Welcome to another trading week!! In appreciation of all of our daily readers of content, we offer the following excerpts from our Weekly Research Report. Our weekly report is extremely detailed and has proven to help guide investors and traders during all types of market conditions with thoughtful insights and analysis, graphs, studies, and historical data/analogues.

Research Report Insight #1

For the week that was, the best performing sectors proved a mixed bag, but largely with a defensive slant. Utilities (XLK) led the way with a 2.43% weekly gain, while Consumer Discretionary (XLY) still managed to carry its momentum into year-end.

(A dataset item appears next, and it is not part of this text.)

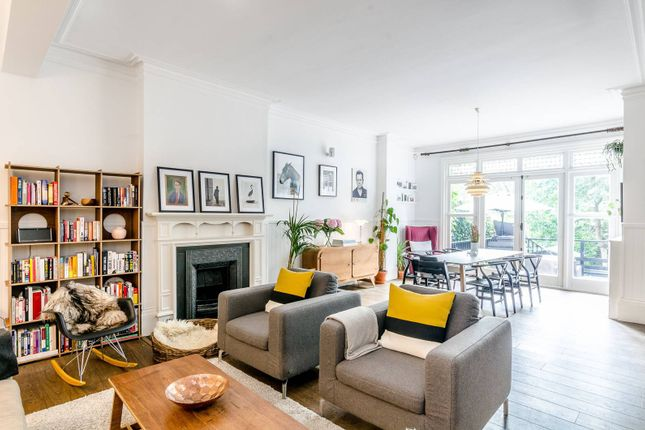 Thumbnail Flat for sale in Frognal Lane, Hampstead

In our December 13, 2020, Research Report, I discussed the Utilities sector ETF relative performance, suggesting there may prove some further outperformance when compared to the S&P 500 near-term. Ideally, this isn’t really what we want to happen, but for the sake of identifying some probable market rotations during an increasingly overbought market trend, it’s always useful to maintain appropriate market expectations.

Here is what I offered previously:

“The reality is that Utilities have been relatively weak for quite some time. This past week’s outperformance may have legs near-term, if not into year-end.

The Utilities/S&P 500 ratio is bouncing at 20-year support levels for the second time this year. The long-term relative performance is nothing worthy of admiration, clearly, but if you’re looking for a “rental ETF” this may fit the bill. Remember, everyone hated Energy and Financials, until they didn’t.

Research Report Insight #2

Recall my touting of the 2020 markets’ potential rebound, given the likeness off of the 2009 March lows (tweet/chart above). I identified the potential rebound as early as May 2020 and promoted, followed, and updated the 2009 analogue for members since May. As I continued with the likeness through August 2020, I also recognized that if the full extent of the 2009-analog was to play out in 2020, the S&P 500 would achieve 3,761 by year-end. I don’t think I need to say anything further with respect to knowing your market history. I don’t think I need to encourage investors further with respect to always maintaining an optimistic outlook on markets, but rather extending one’s time frames for returns when drawdowns arrive. I don’t think I need to restate that bear markets typically provide investor education, and should be engaged for that educational value at least. So without thinking any further, I’ll simply say that history has proven a useful tool for investors, once again, and bear markets are typically like Amazon “flash sales”; they should be viewed for the value they deliver!

Research Report Insight #3

With the aforementioned in mind, I will offer this: The last time we witnessed a similar yearly candlestick end like that of December 31, 2020, while still in an uptrend, was in 1982.